Xiaoyan was very friendly, asked me if she could use a photo of me from my blog, and said that she and her coworkers had actually enjoyed my video very much. My first interview with an international media outlet was complete, which was a very strange feeling. I just spoke to a news service that goes out worldwide, and it's just another Wednesday at the office.
The story ran this afternoon, complete with audio. Unfortunately, Google Translator does a pretty poor job with the translation, as does Babel Fish, but it gets it close enough that you can cipher it out. The audio is in Chinese, too, except for brief snippets of my voice that you can hear before the translator begins to speak. If you know anybody who's fairly fluent, and who wouldn't mind sending along an idea of what the audio says, I'd be most appreciative. I was pleased to see that they used one of my favorite pictures of me for the story!
I was more suspicious of the second journalist. They claimed to be from Beijing's second biggest paper (Mirror Evening), but they were mailing me from a Yahoo address.
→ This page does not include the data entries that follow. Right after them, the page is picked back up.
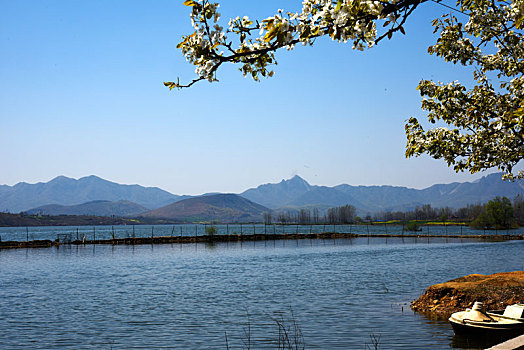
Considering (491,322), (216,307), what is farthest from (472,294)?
(216,307)

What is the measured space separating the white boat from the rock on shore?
4.43 meters

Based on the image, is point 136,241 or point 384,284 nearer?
point 384,284

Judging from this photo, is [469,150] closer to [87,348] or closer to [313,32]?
[313,32]

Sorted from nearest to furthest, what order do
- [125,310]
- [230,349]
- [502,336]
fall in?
[502,336], [230,349], [125,310]

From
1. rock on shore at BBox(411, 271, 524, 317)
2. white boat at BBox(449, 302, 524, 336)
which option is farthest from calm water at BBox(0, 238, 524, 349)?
rock on shore at BBox(411, 271, 524, 317)

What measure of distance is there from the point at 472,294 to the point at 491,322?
7.05 m

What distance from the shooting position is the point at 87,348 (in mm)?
19781

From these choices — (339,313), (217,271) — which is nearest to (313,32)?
(339,313)

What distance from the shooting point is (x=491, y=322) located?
1697 centimetres

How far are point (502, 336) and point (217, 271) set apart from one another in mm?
39659

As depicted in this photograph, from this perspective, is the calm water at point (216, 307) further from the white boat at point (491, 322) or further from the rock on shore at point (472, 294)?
the rock on shore at point (472, 294)

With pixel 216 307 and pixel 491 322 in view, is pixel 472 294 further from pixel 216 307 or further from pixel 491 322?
pixel 216 307

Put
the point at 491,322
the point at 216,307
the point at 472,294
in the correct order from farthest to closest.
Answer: the point at 216,307 < the point at 472,294 < the point at 491,322

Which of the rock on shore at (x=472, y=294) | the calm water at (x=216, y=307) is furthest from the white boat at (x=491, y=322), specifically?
the rock on shore at (x=472, y=294)
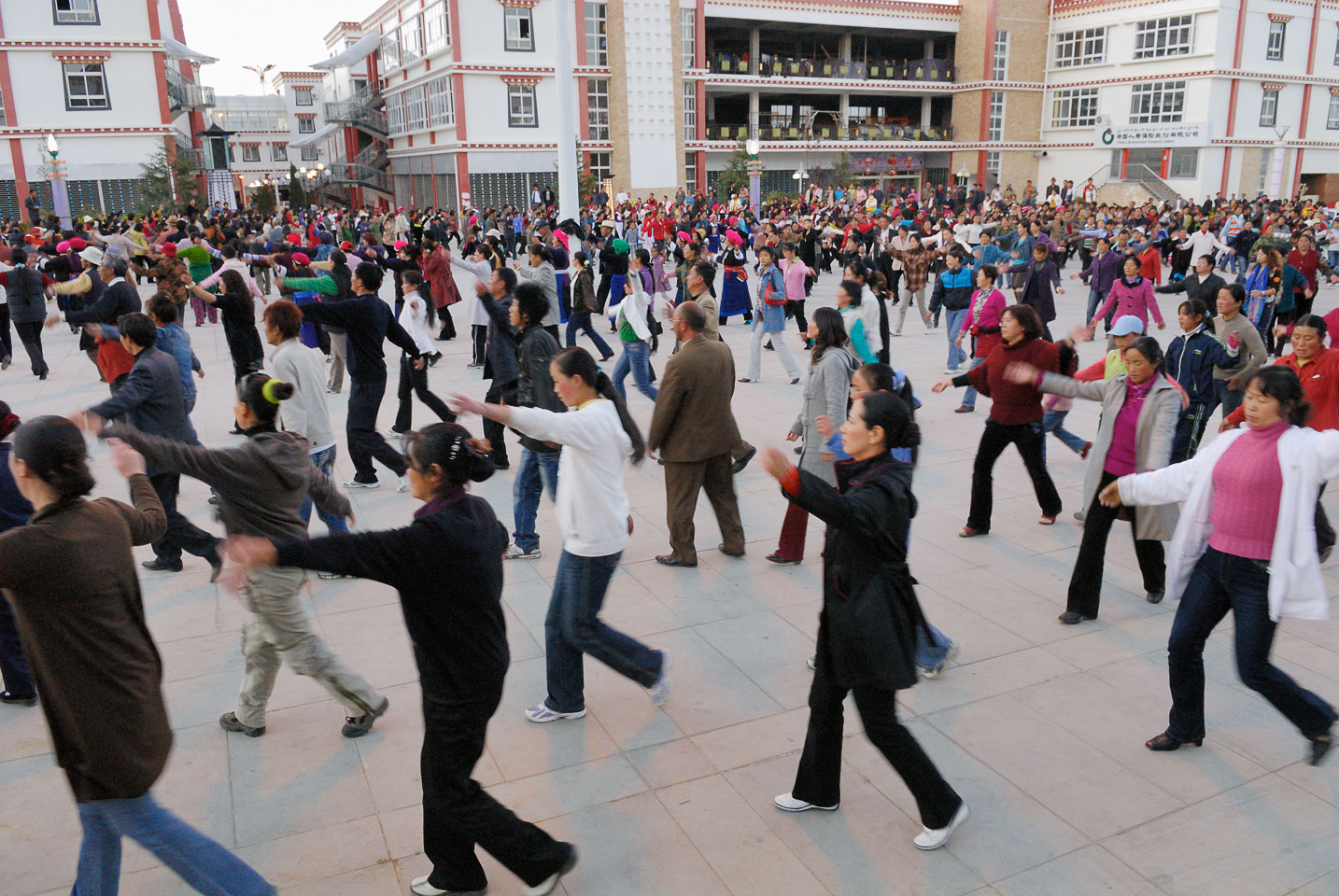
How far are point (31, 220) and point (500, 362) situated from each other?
30.7m

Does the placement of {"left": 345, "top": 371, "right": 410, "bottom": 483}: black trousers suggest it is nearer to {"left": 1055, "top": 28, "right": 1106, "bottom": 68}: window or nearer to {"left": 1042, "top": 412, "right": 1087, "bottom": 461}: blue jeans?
{"left": 1042, "top": 412, "right": 1087, "bottom": 461}: blue jeans

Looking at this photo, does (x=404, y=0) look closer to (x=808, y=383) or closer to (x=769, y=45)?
(x=769, y=45)

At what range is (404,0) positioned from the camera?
139 feet

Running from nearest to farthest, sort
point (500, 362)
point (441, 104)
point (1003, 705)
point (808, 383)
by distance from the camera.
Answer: point (1003, 705) < point (808, 383) < point (500, 362) < point (441, 104)

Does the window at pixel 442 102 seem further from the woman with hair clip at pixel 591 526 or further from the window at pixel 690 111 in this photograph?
the woman with hair clip at pixel 591 526

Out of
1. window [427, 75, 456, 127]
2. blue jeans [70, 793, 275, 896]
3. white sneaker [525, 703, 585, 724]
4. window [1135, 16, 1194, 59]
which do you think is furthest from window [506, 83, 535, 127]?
blue jeans [70, 793, 275, 896]

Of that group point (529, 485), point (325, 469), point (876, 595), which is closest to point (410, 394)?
point (325, 469)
I forwarded the message to Dan Bloom, who assured me that the paper was legit, and that the reporter probably uses a Yahoo address to keep his editor from reading his mail. He did mention that the paper is essentially a mouthpiece for the Communist Party, but that he felt like it was still a safe discussion to enter into. I emailed answers to their questions, which were pretty much the same battery of questions that I've seen for a week now.
And, for now, that's where it stands. I think I'm pretty much done with media requests, and will be declining any further interviews. I'm bored with defending myself, and need to adopt the habit that I've heard celebrities talk about: never look for what people are saying about you online. Especially when it gives you search results like this one.